(TEXT BLOCK)
The front space at Spark is usually subdivided into two distinct rooms, but for the current pairing, the movable walls have been pushed back, and the area functions as a single gallery. The work of each artist is so distinct, however, that the two presentations retain their individual autonomy; they are Angela Larson: Vanishing, installed in the east half, and Michaele Keyes: Pursuing Motion in the west.

Vanishing is made up of a series of panels with geometric compositions that incorporate script. The writing, mostly in English but also in Arabic, includes passages by Rumi, a medieval Persian poet. These paintings look like glazed ceramic tiles but are actually done on wooden panels that have sometimes been coated in plaster and encaustic. Interestingly, though Larson has crammed them with narrative meaning in the form of the script, their overall effect is extremely simple — just some lines and bars floating beneath the shiny surfaces.

The compositions in Pursuing Motion are much more complex, and with palettes that are often fairly strong, the result of the soy-based inks that Keyes uses in her monotypes; trained as a painter, she turned to printmaking more than a decade ago. For these works, she intended to convey the idea of motion, and the compositions of several do seem to have the potential to twirl. Many, including "Expansion" (pictured), are densely composed, with Keyes employing recognizable things like leaves along with simple marks in order to create all-over abstractions.

The two Spark-member shows close on September 25.

(WORK TO COMPLETE) In the text on the two Spark shows, why do the two presentations keep their individual autonomy even though the front space works as a single gallery? Answer in one to three sentences. The material that comes after this text is separate from it.

(GIVEN INFORMATION)
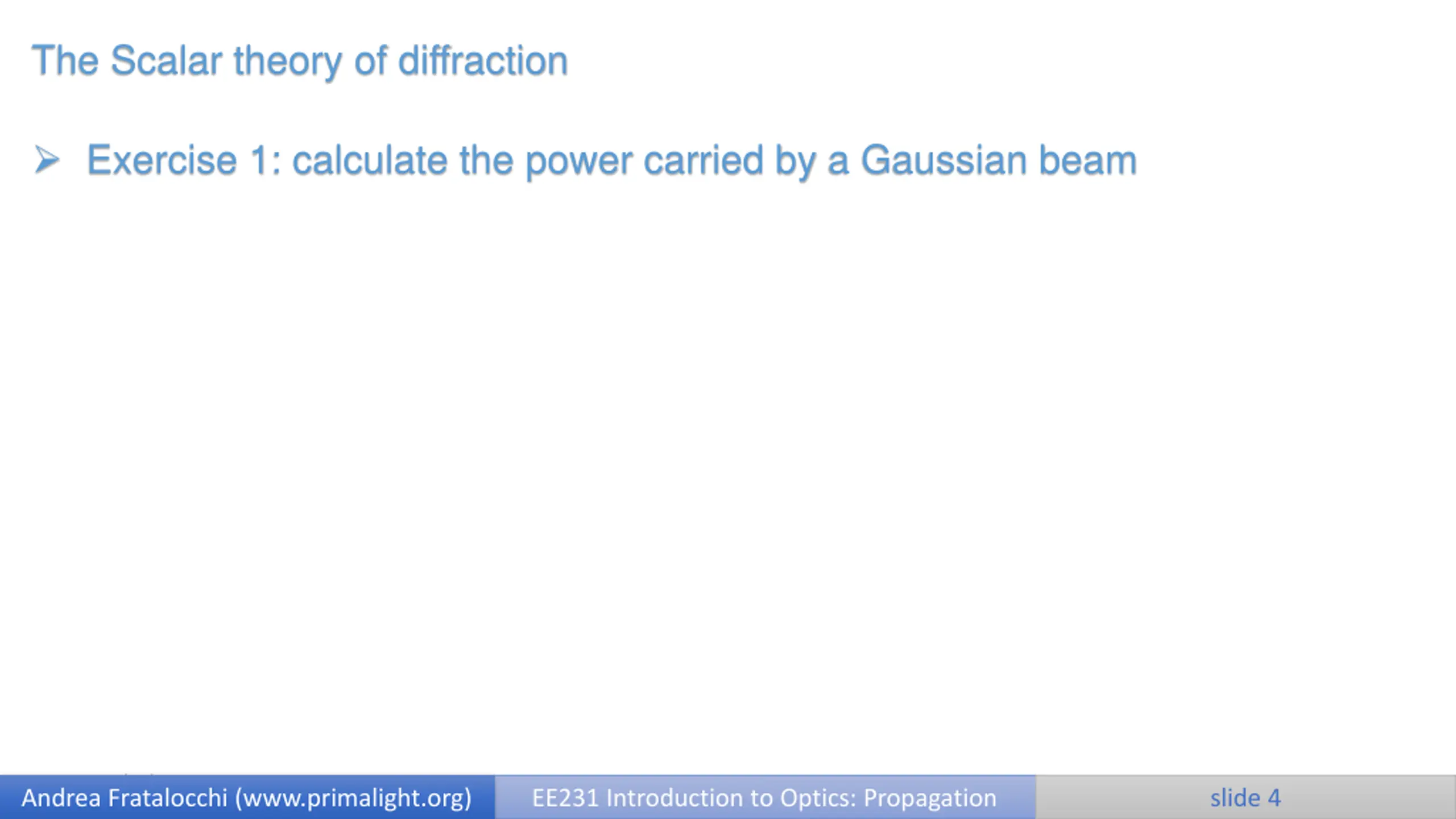 The Scalar theory of diffraction

➢ Exercise 1: calculate the power carried by a Gaussian beam

Andrea Fratalocchi (www.primalight.org) EE231 Introduction to Optics: Propagation slide 4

(SOLUTION TO THIS TASK) The two presentations keep their individual autonomy because the work of each artist is so distinct. This holds even with the movable walls pushed back and the space functioning as one gallery.